Wednesday, April 1

The war in Iran is disrupting more than oil markets. It’s starting to squeeze the global pharmaceutical supply chain — and long-term care facilities, which depend heavily on daily medications for their residents, are squarely in the crosshairs.

That warning comes from a growing body of analysis published by The Hill and supply chain researchers at the Council on Foreign Relations. The short version: the Persian Gulf isn’t just an energy corridor. It’s also one of the world’s most critical transit hubs for medicines and pharmaceutical ingredients — and right now, both major pathways through it are severely disrupted.

Sea shipping in the Strait of Hormuz has fallen roughly 90% below pre-war levels. Air cargo capacity in the Gulf region has dropped by nearly 79%. Drugs and active pharmaceutical ingredients that normally move through this corridor — from India, China, and Europe toward the United States and Africa — are stuck, rerouted, or delayed.

Cold-Chain Drugs at Highest Risk

The medications most immediately threatened are cold-chain drugs: vaccines, insulin, biologics, and cancer therapies that must be kept in a tight temperature window and can’t sit in a warehouse waiting for a new shipping lane to open up.

For nursing homes, that’s a serious concern. Residents with diabetes rely on daily insulin. Residents undergoing cancer treatment need biologics. Many of those drugs move primarily by air freight — and airlines can’t just add new capacity overnight when routes are closed or rerouted.

Prashant Yadav, a global health supply chain expert at the Council on Foreign Relations, notes that cargo carriers “need a week and a half to catch up for every week that air shipments are suspended.” Delays compound. Spoilage becomes a real risk.

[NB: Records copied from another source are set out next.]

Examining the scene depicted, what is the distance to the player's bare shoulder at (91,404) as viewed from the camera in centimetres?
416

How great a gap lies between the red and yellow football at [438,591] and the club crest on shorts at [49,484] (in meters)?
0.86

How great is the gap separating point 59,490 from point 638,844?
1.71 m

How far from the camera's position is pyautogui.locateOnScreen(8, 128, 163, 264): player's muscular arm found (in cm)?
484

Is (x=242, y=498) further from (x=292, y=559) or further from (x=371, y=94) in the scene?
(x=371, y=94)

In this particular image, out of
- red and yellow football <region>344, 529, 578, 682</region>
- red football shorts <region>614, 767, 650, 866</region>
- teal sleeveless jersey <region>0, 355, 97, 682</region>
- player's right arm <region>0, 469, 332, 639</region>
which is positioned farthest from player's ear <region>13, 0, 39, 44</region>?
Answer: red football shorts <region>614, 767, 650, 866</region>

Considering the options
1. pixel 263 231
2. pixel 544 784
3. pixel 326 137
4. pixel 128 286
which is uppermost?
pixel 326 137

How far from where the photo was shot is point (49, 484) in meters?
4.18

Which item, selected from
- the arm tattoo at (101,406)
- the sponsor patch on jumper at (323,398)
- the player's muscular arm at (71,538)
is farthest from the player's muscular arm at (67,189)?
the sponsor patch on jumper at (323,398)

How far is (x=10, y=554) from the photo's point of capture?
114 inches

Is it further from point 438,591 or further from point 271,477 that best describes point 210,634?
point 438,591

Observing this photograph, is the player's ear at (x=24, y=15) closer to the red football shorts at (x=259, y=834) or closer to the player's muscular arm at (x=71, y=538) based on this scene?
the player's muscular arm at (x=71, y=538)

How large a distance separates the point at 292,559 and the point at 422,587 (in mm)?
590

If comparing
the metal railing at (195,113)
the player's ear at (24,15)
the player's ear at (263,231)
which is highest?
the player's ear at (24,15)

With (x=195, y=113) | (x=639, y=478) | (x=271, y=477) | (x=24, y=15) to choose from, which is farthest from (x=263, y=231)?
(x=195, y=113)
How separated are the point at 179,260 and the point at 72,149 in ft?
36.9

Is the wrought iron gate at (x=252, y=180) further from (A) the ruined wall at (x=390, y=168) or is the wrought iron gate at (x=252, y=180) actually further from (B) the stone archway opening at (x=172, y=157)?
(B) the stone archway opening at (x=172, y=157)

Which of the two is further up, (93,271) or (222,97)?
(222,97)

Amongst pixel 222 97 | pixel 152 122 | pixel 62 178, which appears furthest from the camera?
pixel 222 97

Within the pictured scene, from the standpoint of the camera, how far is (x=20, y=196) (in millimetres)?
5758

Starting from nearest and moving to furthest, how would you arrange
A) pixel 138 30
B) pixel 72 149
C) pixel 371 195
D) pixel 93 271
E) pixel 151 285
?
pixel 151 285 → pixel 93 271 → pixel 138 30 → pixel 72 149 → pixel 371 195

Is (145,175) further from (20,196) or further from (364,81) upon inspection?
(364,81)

Price Increases Already on the Way

Beyond availability, costs are rising. A combination of rerouted flights, higher air-cargo rates, and surging insurance premiums for ships means moving medicines is more expensive everywhere. At least one supply chain logistics firm warned that consumers could “see drug costs affected within four to six weeks.”

For nursing home operators already squeezed by flat Medicaid reimbursement rates and rising operational costs, a pharmaceutical price spike is yet another hit to absorb. That pressure compounds a broader pattern of federal health spending uncertainty — with Republicans weighing additional health care cuts to fund the war effort, including potential reductions to programs that nursing homes and their residents depend on.

Most experts agree that short-term supply risks remain manageable, thanks to existing inventory buffers. But those cushions are finite. If the conflict drags on — and logistics don’t recover — supply constraints will eventually show up in nursing homes just as they do elsewhere in the health care system.

What Operators Should Watch

Facility directors and pharmacy teams should begin reviewing medication inventories, particularly for cold-chain drugs, and check in with their pharmacy partners about supply projections over the next 60 to 90 days. Contingency plans — including identifying backup suppliers or therapeutic alternatives — may not be urgent yet, but now is the time to start asking the questions.

The Iran war has already reshaped federal health budgets. It may soon reshape the medicine cabinet, too.